Synthadoc: Beyond Keyword Search -How Combines BM25 and Vector Search to Build a Smarter Domain Wiki

Paul Chen — Mon, 27 Apr 2026 00:21:34 +0000

What is Synthadoc?

Synthadoc is an open-source, LLM-powered wiki engine. Point it at your
organisation's documents - PDFs, PPTX, spreadsheets, DOCX, images, or web pages - and it builds a persistent, structured knowledge base your team can query, audit, and extend over time.

Unlike general-purpose RAG pipelines that retrieve raw chunks at query
time and discard results afterwards, Synthadoc compiles knowledge at
ingest time into a living wiki that grows smarter and more consistent
with every new source. The core lifecycle is:

Ingest: extract and synthesise facts from any source format (PDF, XLSX, PNG, web URL)
Detect: flag contradictions with existing pages and quarantine them for review
Link: connect related pages and surface knowledge gaps
Query: answer questions with hybrid BM25 + optional vector search, citing the pages used
Lint: resolve contradictions and surface orphan pages for human or automated action

Synthadoc is designed for organisations that need domain-specific, auditable knowledge management: legal teams tracking regulatory
precedent, financial analysts maintaining market research, engineering
groups documenting system behaviour, and research teams building
institutional memory that persists beyond individual contributors.

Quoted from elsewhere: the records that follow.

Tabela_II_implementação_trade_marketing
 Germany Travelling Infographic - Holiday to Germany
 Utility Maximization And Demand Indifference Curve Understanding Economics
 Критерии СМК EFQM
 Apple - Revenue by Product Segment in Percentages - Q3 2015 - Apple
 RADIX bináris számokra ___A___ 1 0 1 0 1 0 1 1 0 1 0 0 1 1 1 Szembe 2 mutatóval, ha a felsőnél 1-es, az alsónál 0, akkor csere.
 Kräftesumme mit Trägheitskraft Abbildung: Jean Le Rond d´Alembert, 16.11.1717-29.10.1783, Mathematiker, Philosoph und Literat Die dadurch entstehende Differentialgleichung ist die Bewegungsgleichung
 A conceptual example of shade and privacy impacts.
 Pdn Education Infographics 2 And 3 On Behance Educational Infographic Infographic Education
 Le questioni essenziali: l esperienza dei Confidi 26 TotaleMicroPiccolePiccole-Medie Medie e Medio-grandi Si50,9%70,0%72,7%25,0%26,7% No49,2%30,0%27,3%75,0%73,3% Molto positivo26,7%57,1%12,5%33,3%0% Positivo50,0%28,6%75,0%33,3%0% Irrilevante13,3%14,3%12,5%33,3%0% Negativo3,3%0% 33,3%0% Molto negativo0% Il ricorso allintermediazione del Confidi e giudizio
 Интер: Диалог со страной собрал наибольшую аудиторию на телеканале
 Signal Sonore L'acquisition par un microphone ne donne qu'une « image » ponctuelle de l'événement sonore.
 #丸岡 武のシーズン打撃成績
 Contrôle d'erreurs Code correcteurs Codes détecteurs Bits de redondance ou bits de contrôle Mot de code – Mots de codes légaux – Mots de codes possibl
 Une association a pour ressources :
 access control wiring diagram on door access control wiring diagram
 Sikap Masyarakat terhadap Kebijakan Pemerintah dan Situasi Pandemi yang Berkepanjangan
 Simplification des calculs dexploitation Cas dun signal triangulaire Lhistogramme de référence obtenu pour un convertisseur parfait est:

Synthadoc v0.2.0 is released last week, it scales seamlessly while maintaining accuracy through autonomous self-optimization.

👉 Synthadoc GitHub: https://github.com/axoviq-ai/synthadoc

Introduction

Most LLM knowledge tools take one of two approaches to retrieval: pure
keyword search (fast but vocabulary-dependent) or pure vector/semantic
search (flexible but resource-intensive). In practice, both have
meaningful blind spots.

Synthadoc v0.2.0 ships a hybrid retrieval pipeline that uses BM25 as a
fast, precise first-pass filter and optional vector re-ranking as a
semantic second pass. The result is a system that is accurate on
exact-match queries, robust on paraphrased or conceptual queries, and
fast enough to run on a laptop with no cloud dependency.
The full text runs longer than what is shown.